- Work instruction: Below are the records; give again exactly the lines from the one containing "Malaria outreach & LLIN distribution Kaboji" through the one containing "услуги проституток в калуге вижу", leaving out pictures.

- Task inputs:
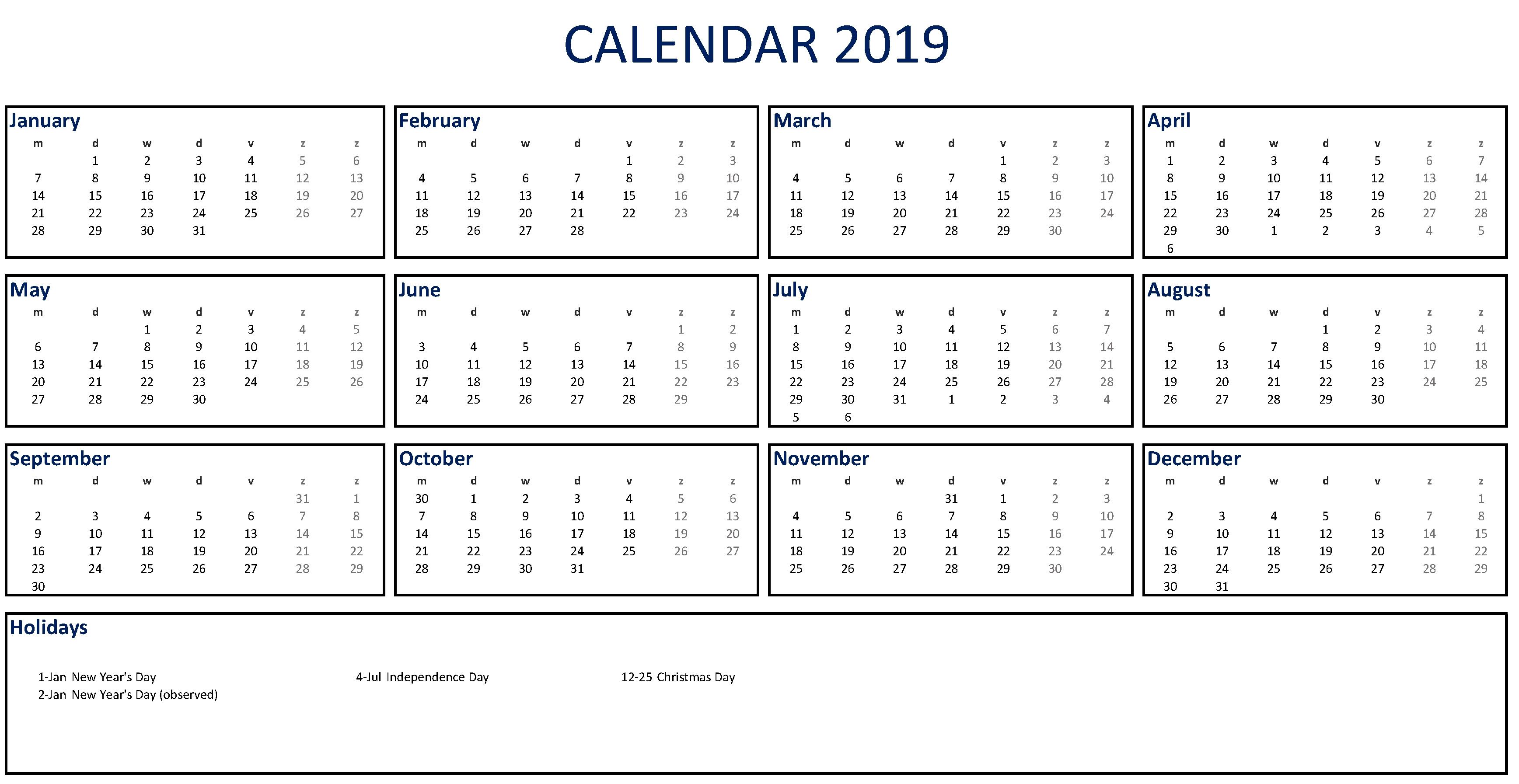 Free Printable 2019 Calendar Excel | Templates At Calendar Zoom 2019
---
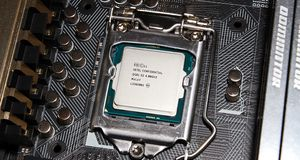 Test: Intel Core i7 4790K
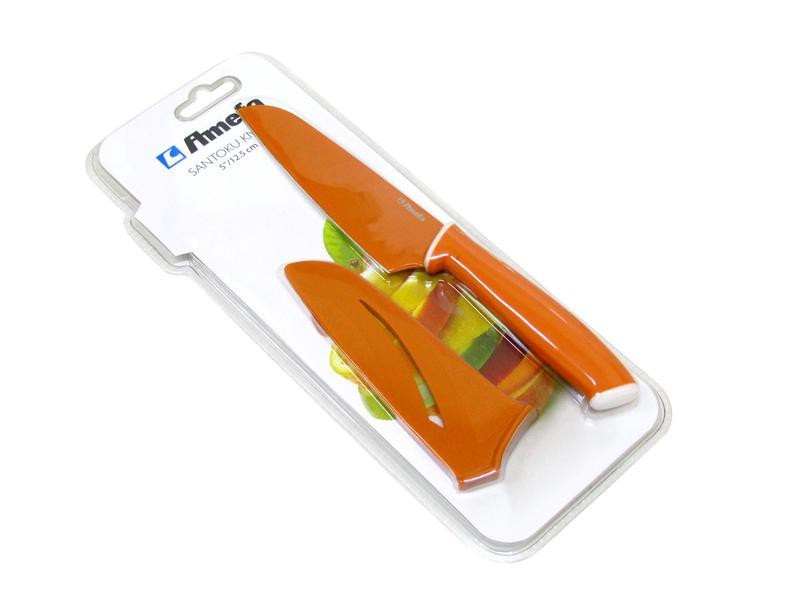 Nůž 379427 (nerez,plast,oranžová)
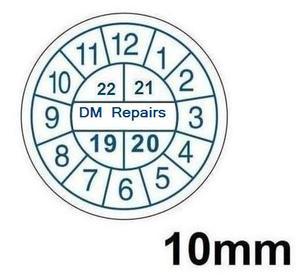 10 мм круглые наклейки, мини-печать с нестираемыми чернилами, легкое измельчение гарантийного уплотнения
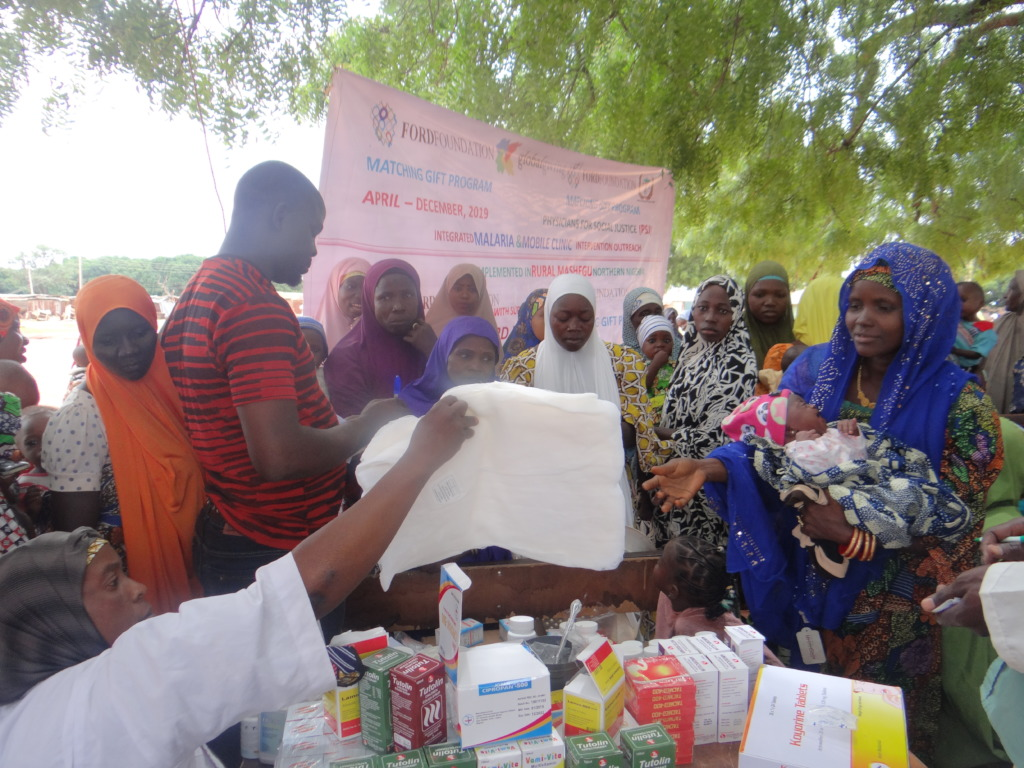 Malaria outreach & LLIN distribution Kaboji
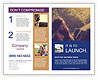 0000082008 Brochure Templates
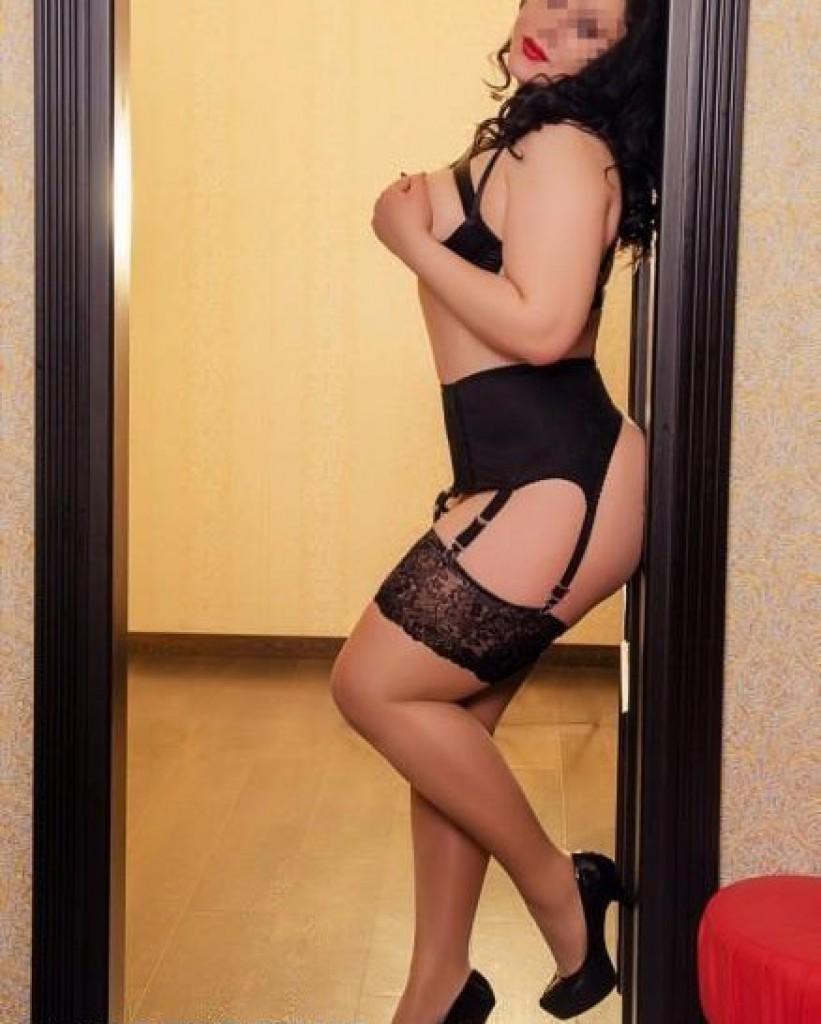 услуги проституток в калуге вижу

- Answer area:
 Malaria outreach & LLIN distribution Kaboji
 0000082008 Brochure Templates
 услуги проституток в калуге вижу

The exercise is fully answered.